### Records provided
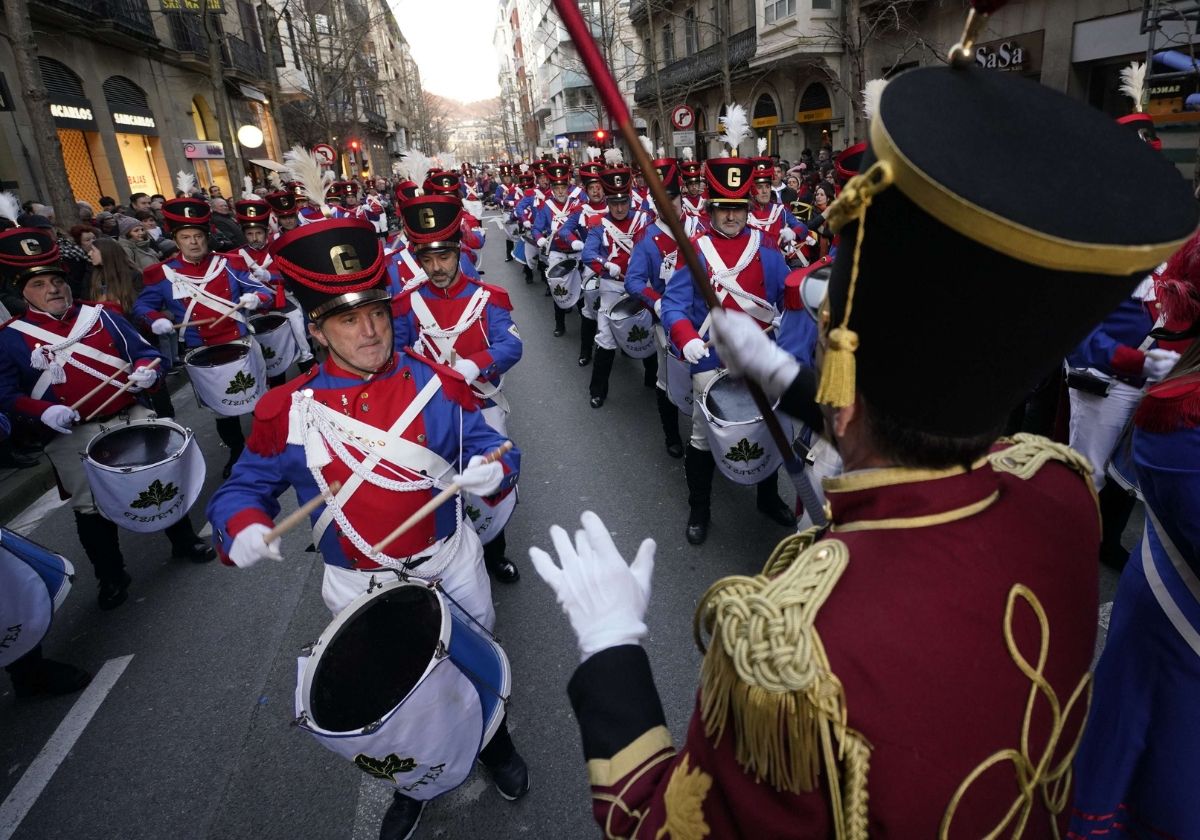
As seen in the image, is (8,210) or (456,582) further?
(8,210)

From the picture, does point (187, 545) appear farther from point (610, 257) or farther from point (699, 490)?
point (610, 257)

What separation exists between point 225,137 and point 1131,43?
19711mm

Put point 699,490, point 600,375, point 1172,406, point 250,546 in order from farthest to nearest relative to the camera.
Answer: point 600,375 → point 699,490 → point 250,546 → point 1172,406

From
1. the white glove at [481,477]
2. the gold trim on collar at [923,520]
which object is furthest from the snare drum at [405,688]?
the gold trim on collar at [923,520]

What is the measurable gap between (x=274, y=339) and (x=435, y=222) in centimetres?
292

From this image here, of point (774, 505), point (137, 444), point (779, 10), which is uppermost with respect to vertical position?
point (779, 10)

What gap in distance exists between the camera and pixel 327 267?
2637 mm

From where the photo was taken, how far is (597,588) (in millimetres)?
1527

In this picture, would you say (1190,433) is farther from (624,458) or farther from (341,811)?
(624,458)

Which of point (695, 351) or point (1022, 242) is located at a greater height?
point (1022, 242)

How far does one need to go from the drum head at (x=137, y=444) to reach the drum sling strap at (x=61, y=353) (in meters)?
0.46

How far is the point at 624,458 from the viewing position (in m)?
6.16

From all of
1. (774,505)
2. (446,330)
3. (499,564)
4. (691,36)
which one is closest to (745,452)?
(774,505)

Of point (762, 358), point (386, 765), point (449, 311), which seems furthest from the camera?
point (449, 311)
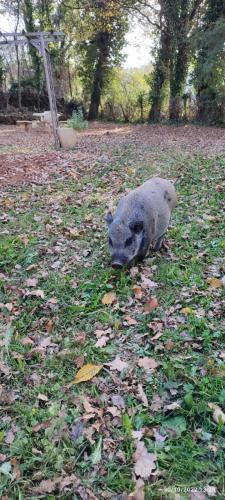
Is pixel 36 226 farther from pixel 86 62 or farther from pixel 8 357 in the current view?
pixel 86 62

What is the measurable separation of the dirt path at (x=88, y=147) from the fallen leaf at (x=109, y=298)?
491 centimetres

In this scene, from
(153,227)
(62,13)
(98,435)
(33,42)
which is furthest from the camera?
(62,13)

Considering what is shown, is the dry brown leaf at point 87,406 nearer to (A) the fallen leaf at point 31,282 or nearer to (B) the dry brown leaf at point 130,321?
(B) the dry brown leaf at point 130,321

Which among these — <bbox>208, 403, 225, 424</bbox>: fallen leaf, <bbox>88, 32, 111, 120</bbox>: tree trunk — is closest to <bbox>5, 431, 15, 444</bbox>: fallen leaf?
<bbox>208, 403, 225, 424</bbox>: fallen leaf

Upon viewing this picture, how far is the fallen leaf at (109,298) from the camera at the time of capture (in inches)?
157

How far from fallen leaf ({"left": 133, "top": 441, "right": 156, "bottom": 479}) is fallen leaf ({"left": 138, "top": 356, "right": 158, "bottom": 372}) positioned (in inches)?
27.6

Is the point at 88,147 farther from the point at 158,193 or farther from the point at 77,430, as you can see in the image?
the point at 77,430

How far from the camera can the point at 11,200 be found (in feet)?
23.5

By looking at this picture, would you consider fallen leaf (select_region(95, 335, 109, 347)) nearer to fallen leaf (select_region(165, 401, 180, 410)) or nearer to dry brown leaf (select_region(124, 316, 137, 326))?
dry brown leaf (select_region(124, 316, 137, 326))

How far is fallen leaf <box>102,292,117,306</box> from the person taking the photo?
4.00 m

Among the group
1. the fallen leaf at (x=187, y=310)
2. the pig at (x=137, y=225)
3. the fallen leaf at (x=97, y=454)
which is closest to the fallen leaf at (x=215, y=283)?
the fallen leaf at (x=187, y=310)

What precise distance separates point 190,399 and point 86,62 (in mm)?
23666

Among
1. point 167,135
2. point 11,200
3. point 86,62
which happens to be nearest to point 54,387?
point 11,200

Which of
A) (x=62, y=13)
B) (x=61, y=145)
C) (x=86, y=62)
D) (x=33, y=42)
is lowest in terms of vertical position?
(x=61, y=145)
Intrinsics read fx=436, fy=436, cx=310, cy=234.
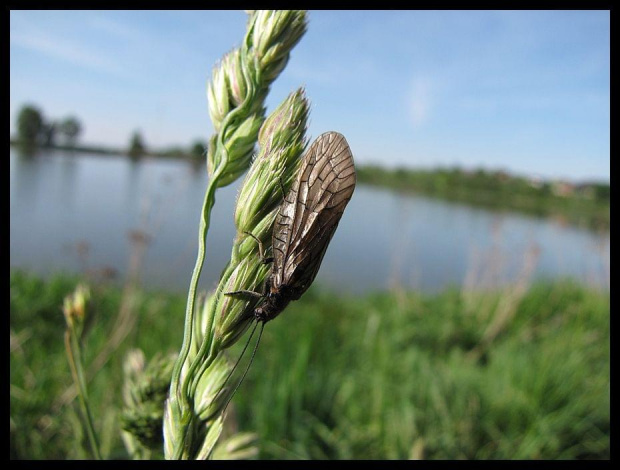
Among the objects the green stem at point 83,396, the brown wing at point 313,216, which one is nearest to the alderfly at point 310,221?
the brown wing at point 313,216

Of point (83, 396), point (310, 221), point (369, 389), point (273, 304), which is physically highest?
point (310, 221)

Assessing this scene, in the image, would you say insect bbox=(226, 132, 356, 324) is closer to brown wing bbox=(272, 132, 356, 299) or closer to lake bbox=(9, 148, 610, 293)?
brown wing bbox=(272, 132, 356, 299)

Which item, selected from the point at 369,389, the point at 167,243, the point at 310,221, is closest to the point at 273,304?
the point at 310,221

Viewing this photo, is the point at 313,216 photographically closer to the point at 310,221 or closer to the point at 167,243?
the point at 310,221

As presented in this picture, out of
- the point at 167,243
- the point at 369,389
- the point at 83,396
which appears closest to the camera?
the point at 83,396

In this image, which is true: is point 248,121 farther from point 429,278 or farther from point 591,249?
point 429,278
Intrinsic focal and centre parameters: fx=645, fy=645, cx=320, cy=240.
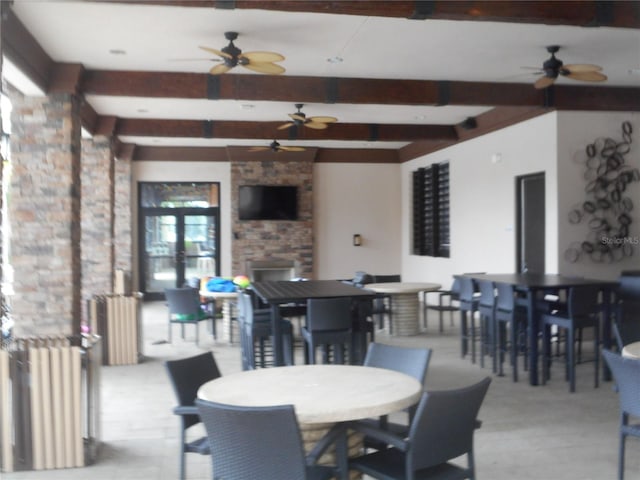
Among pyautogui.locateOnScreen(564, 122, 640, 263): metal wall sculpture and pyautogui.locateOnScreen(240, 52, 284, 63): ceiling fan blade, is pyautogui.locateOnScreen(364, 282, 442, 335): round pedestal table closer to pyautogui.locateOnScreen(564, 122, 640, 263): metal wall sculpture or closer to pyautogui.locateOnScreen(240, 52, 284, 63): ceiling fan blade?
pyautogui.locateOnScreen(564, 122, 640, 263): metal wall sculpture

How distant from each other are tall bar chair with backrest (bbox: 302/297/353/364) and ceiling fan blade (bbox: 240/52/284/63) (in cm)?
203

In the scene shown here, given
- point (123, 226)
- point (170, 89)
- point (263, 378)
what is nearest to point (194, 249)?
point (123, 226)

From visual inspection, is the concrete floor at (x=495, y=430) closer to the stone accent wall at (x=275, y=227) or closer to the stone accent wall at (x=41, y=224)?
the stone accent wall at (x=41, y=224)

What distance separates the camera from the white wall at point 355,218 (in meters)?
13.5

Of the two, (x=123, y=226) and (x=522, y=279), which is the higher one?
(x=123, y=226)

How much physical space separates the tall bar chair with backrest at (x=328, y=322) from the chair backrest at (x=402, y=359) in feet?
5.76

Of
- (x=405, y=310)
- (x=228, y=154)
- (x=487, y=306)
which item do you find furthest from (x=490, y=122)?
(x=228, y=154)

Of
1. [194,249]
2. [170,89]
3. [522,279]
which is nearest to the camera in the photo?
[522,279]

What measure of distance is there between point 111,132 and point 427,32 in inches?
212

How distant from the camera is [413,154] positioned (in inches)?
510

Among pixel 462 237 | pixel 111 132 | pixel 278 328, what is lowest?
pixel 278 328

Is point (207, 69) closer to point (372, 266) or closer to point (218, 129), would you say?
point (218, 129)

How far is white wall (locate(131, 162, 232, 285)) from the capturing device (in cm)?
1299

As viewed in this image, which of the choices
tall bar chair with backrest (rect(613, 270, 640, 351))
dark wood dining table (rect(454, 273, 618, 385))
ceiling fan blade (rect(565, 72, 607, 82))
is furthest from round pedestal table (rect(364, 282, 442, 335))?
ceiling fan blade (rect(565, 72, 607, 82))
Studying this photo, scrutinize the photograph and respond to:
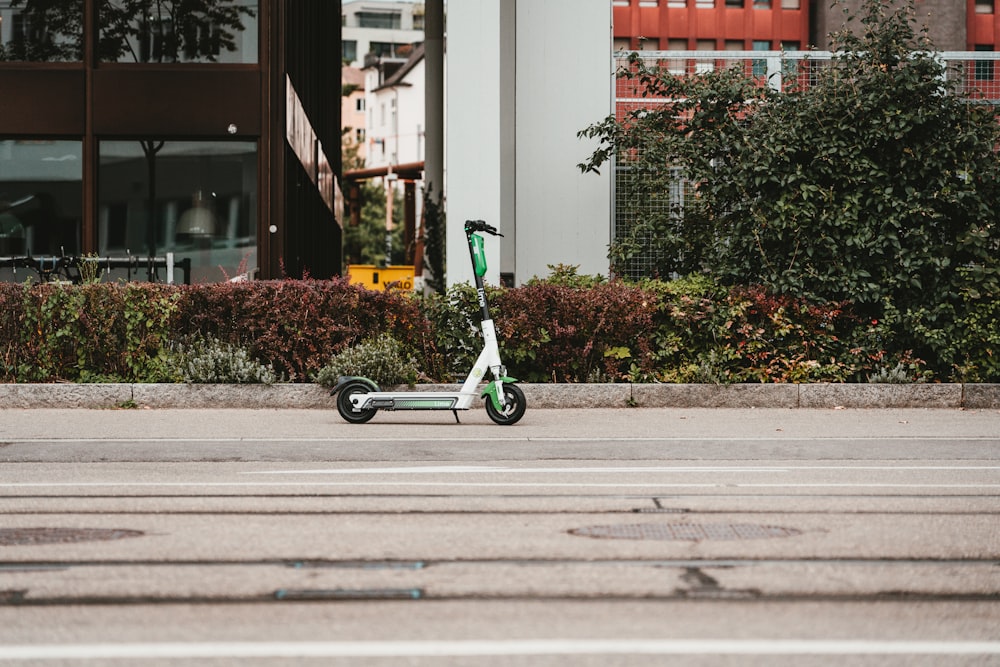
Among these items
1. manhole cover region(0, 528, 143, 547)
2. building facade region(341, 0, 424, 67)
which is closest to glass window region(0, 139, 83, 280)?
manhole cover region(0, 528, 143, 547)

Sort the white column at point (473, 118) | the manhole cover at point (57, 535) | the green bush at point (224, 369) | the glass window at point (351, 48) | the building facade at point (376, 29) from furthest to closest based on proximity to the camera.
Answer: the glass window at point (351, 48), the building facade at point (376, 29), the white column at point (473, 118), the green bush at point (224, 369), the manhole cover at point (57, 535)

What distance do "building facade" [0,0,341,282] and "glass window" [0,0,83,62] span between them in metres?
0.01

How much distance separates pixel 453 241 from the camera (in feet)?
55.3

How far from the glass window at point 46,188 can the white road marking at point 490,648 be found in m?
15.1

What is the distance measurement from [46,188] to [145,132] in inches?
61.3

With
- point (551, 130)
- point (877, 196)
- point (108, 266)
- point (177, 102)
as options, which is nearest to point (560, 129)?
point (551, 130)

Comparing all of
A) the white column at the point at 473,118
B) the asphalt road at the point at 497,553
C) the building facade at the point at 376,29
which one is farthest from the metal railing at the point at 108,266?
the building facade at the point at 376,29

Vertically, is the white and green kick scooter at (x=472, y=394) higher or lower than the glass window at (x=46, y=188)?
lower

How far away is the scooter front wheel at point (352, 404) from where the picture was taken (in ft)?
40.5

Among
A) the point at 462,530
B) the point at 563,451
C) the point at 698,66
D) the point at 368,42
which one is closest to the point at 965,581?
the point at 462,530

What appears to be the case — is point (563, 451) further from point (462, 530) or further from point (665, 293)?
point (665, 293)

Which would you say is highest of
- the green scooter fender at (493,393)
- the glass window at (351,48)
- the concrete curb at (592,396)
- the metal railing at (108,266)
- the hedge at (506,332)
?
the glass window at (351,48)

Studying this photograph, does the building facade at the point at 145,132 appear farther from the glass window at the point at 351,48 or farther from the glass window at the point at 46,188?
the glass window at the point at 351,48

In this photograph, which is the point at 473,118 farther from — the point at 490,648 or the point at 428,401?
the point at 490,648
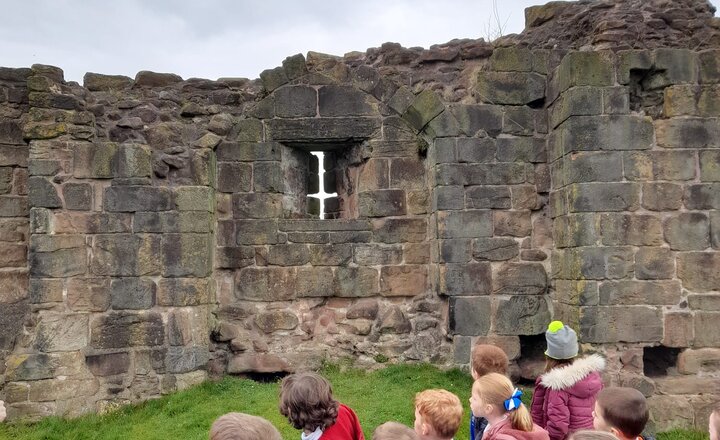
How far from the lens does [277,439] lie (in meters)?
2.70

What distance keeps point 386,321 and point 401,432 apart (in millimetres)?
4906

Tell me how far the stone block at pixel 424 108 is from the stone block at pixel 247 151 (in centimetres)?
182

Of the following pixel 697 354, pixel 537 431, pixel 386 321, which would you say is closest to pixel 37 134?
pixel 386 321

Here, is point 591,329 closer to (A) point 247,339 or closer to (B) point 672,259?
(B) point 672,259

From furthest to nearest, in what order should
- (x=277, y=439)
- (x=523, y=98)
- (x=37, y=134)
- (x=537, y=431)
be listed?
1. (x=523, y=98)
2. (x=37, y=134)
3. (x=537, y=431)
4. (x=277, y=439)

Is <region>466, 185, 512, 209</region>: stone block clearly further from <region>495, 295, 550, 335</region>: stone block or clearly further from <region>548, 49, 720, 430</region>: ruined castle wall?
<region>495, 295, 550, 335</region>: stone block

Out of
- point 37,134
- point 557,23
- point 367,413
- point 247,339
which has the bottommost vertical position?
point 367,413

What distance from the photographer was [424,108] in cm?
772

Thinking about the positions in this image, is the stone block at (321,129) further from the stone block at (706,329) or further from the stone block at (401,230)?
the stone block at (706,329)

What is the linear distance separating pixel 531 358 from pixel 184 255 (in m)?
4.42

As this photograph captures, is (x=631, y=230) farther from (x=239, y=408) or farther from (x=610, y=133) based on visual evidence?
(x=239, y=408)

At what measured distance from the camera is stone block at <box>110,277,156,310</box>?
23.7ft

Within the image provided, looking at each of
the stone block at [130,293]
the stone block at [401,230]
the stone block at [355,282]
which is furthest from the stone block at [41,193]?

### Task statement
Present the listing as a Markdown table with the columns Row and Line. Start at the line with "What distance keeps", include every line through the end of the listing, and omit blank lines.

### Solution
| Row | Line |
|---|---|
| 1 | What distance keeps point 386,321 and point 401,432 apart (in millimetres)? |
| 2 | 4906 |
| 3 | Tell me how far the stone block at pixel 424 108 is from the stone block at pixel 247 151 (in centimetres)? |
| 4 | 182 |
| 5 | Of the following pixel 697 354, pixel 537 431, pixel 386 321, which would you say is closest to pixel 37 134? |
| 6 | pixel 386 321 |
| 7 | Here, is point 591,329 closer to (A) point 247,339 or closer to (B) point 672,259? |
| 8 | (B) point 672,259 |
| 9 | From furthest to nearest, in what order should |
| 10 | - (x=277, y=439) |
| 11 | - (x=523, y=98) |
| 12 | - (x=37, y=134) |
| 13 | - (x=537, y=431) |
| 14 | be listed? |
| 15 | 1. (x=523, y=98) |
| 16 | 2. (x=37, y=134) |
| 17 | 3. (x=537, y=431) |
| 18 | 4. (x=277, y=439) |
| 19 | Is <region>466, 185, 512, 209</region>: stone block clearly further from <region>495, 295, 550, 335</region>: stone block or clearly further from <region>548, 49, 720, 430</region>: ruined castle wall? |
| 20 | <region>495, 295, 550, 335</region>: stone block |
| 21 | Out of |
| 22 | - point 37,134 |
| 23 | - point 557,23 |
| 24 | - point 367,413 |
| 25 | - point 247,339 |
| 26 | which has the bottommost vertical position? |
| 27 | point 367,413 |
| 28 | What distance from the photographer was [424,108] in cm? |
| 29 | 772 |
| 30 | Thinking about the positions in this image, is the stone block at (321,129) further from the stone block at (706,329) or further from the stone block at (401,230)? |
| 31 | the stone block at (706,329) |
| 32 | What is the linear distance separating pixel 531 358 from pixel 184 255 (in m)? |
| 33 | 4.42 |
| 34 | As this photograph captures, is (x=631, y=230) farther from (x=239, y=408) or farther from (x=610, y=133) based on visual evidence? |
| 35 | (x=239, y=408) |
| 36 | At what measured distance from the camera is stone block at <box>110,277,156,310</box>? |
| 37 | 23.7ft |
| 38 | Within the image provided, looking at each of |
| 39 | the stone block at [130,293] |
| 40 | the stone block at [401,230] |
| 41 | the stone block at [355,282] |
| 42 | which is furthest from the stone block at [41,193]? |